» Work item:
Take from the passage on Kaposi's sarcoma rates the words running from "Results of the" up to and including "throughout the body.", and copy them out word for word.

Research shows that incidences of Kaposi’s sarcoma among people living with HIV have fallen significantly over the past two decades, but a new evaluation of data led by researchers at UTHealth Houston highlights a significant disparity among one particular demographic—young Black men in the American South.
Results of the studywere published today in JNCI Cancer Spectrum of the National Cancer Institute.
Kaposi’s sarcoma is a rare cancer often diagnosed in individuals living with HIV/AIDS or other immune deficiencies. It develops from the cells that line lymph or blood vessels and typically appears as tumors on the skin or inside the mouth, but can also appear in the lymph nodes throughout the body.
Evaluating 18 years of data (2001-2018) from the Centers for Disease Control and Prevention National Program of Cancer Registries (NPCR) and National Cancer Institute Surveillance, Epidemiology, and End Results Program Database (SEER), UTHealth Houston School of Public Health researchers found that while Kaposi’s sarcoma rates among men age 20-34 were decreasing nationally among white men at a rate of 3.5% per year, and holding steady among Hispanic men, incidence rates among Black men actually increased by 1.5% per year.
In the South, the increase was even more dramatic, jumping by 3.3% per year. By 2018, this group would account for 62% of the national percentage of Black men in that age group diagnosed with the cancer; an increase of nearly 20%. Further analysis demonstrated that Black men born since 1994 in the South had more than double the risk of Kaposi’s sarcoma as compared to those born before 1979.

» Entries supplied:
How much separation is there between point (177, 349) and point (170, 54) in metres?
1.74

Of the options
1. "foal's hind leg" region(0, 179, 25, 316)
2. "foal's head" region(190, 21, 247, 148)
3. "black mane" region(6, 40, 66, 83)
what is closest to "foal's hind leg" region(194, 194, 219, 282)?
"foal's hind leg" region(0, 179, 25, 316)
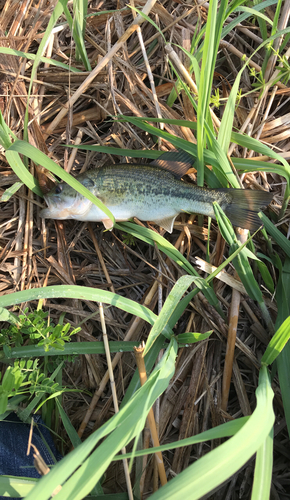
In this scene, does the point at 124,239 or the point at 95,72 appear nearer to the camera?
the point at 95,72

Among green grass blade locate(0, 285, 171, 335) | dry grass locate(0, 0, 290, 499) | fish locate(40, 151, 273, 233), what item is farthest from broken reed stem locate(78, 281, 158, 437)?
fish locate(40, 151, 273, 233)

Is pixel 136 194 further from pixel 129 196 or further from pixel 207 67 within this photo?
pixel 207 67

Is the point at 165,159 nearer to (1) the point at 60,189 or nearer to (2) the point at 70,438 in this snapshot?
(1) the point at 60,189

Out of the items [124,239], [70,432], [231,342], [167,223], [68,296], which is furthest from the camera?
[124,239]

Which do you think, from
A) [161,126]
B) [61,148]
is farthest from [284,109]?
[61,148]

» Finished exercise:
Results of the studywere published today in JNCI Cancer Spectrum of the National Cancer Institute.
Kaposi’s sarcoma is a rare cancer often diagnosed in individuals living with HIV/AIDS or other immune deficiencies. It develops from the cells that line lymph or blood vessels and typically appears as tumors on the skin or inside the mouth, but can also appear in the lymph nodes throughout the body.